The haplotype network for the western Atlantic, based on the ND4 marker, revealed the presence of three main star-forming haplotypes, with one being more frequent than the other two. Haplotypes from the Honduran Caribbean were distributed across different localities within the star-shaped patterns along the lane snapper distribution, including Brazil, despite the geographical distance among these localities. Moreover, it is worth noting the formation of a fourth star separated from the rest, which was formed by haplotypes mainly from Puerto Rico (Figure 3).

3.4. Demographic History

The mismatch distribution plot revealed a bimodal distribution for all groups (Figure 4A), with bimodal and unimodal distributions observed for each separate group (Groups 1 and 2), suggesting a recent demographic expansion of lane snappers in both groups. Group 1 showed less similarity among all comparisons, with a principal peak of 3 bp at a frequency of 0.3 and another peak of 7 bp at a frequency of 0.05, while Group 2 presented a peak of 1 bp at a frequency of 0.8 (Figure 4B,C). Similarly, the Bayesian skyline plot indicated a demographic expansion of the lane snapper in the sampling localities (Figure 5), revealing that the effective population size has increased since the late Pleistocene [37,60].

4. Discussion

We found high genetic connectivity among lane snapper sampling localities in the Honduran Caribbean and a single gene pool, with a close connection to other sampling localities in the Caribbean and the Gulf of Mexico.
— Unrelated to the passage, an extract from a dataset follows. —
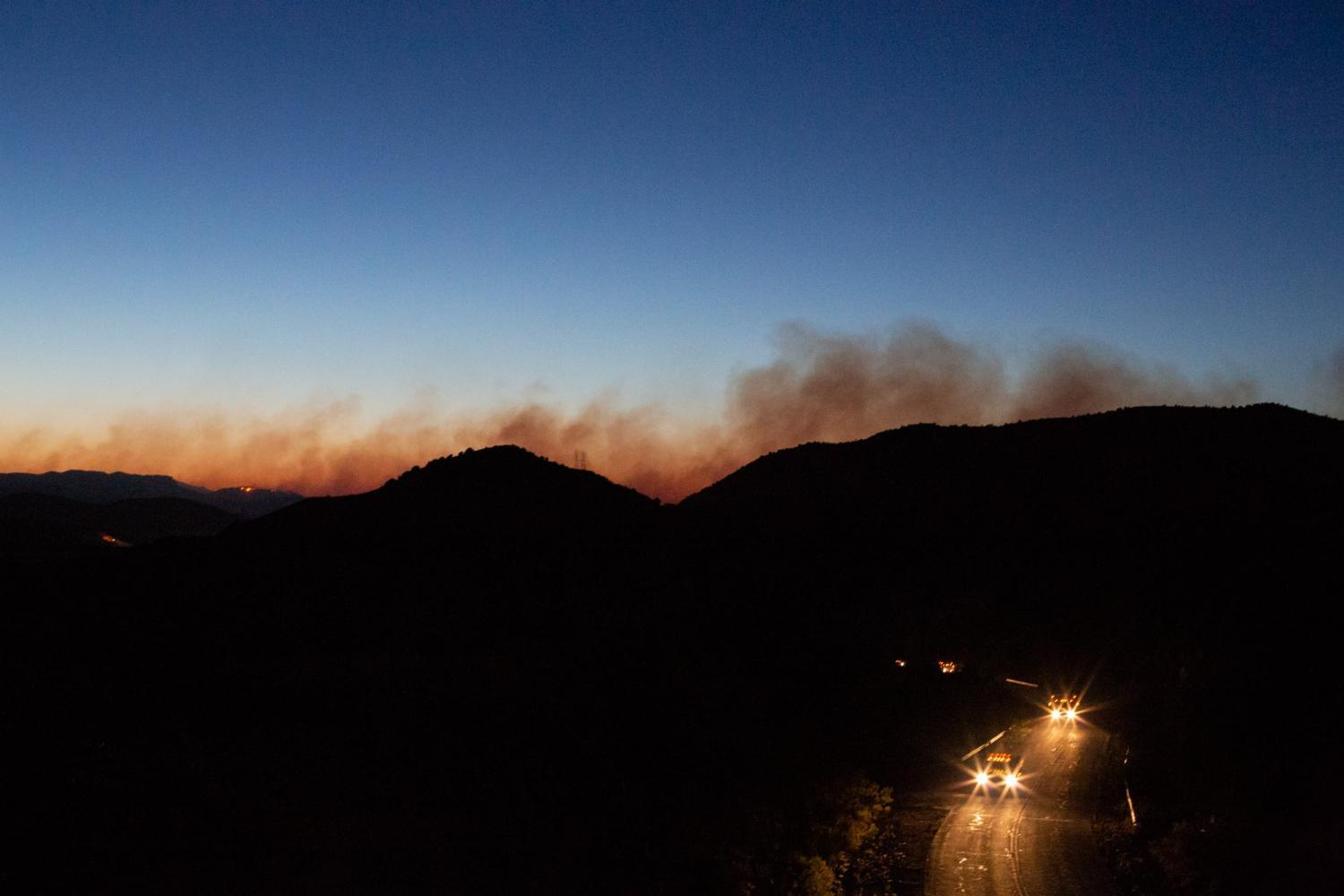 Hotshot crews return to their camps as smoke from the Woodbury Fire rises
However, the lane snapper sampling localities in the western Atlantic are clearly differentiated into two main groups, with the first group including sampling localities from the Florida Keys, the Gulf of Mexico, Colombia, and Honduras and the second group including populations from Puerto Rico and Brazil.
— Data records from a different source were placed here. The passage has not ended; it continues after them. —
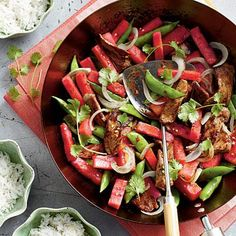 Beef-and-Watermelon Stir-Fry | The sweet heat of this dish is surprisingly refreshing. Garnish with fresh cilantro leaves for extra flavor. | #Recipes | SouthernLiving.com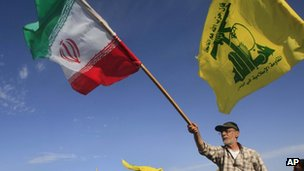 A man waves an Iranian flag at a Hezbollah rally in southern Lebanon on 25 May 2012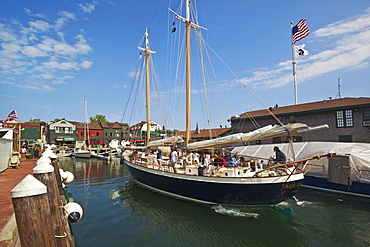 The 80 foot excursion schooner Aquidneck returning to Bowen's Wharf, established in 1760 and now a busy waterfront retail and tourist centre, Newport, Rhode Island, New England, United States of America, North America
The results of the mtDNA markers (ND4 and D-loop) for the sampling localities in Honduras showed strong evidence of genetic homogeneity. However, the nuDNA marker showed slight structuring (FST = 0.044). Based on the mtDNA results, strong evidence for the existence of a panmictic population of lane snappers in Honduras can be considered. This suggests that lane snapper populations may have been differentiated thousands or millions of years ago, but genetic differences among them gradually faded, and they became panmictic populations [64]. As such, high indices of haplotype and nucleotide diversity in all study localities and non-significant values of FST strongly suggest the presence of a single lane snapper genetic stock in this area [65]. This high connectivity among localities in the Honduran Caribbean can be attributed to the short distances between the sampling localities, passive transport of larvae by marine currents [3,66,67], and extended planktonic larval period of lane snapper [35]. These results are corroborated by those of Silva et al. (2018), who reported the high connectivity of the lane snapper off Brazilian coasts over longer distances [37]. Lane snappers’ life history characteristics are similar to those observed in other species from the Lutjanidae family, giving rise to panmictic populations at local scales, as was demonstrated for the northern red snapper (Lutjanus campechanus) in the Gulf of Mexico [67] and yellowtail snapper (Ocyurus chrysurus) along the coast of Brazil [68].
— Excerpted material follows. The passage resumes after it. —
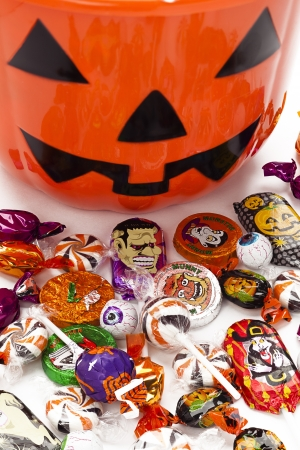 rubbery: Small kids jack o lantern bucket with candies in front.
When considering a comparison on a larger spatial scale, including localities and ND4 marker sequences available in GenBank between the Gulf of Mexico and Brazil, significant genetic structuring can be observed, with two clear groups: a first group composed of the Florida Keys, the Gulf of Mexico, Colombia, and Honduras and a second group with Puerto Rico and Brazil. Furthermore, significant differences were observed between sampling localities from Brazil and the rest of the analyzed sampling localities except for Puerto Rico. Similar results were reported by Silva et al. (2018) [37], who used mtDNA (D-loop, ND4, Cytochrome B) and nuDNA (S7-1, RPL3) markers to show significant differences between Brazilian and Colombian sampling localities of lane snappers. These differences were attributed to the plumes from the Amazon and the Orinoco rivers, which form physical barriers limiting larval dispersal [69,70]. Another explanation is ocean currents in the Atlantic Ocean that can serve as significant geographic barriers for marine organisms, impacting their distribution and population connectivity [71,72,73]. Marine currents restrict gene flow and dispersal, leading to genetic differentiation among populations of various marine organisms, including fish and invertebrates [35,69,72]. An example is the Brazilian current and Caribbean current, which influence the distribution of species along the eastern coast of South America [66,69,72,74].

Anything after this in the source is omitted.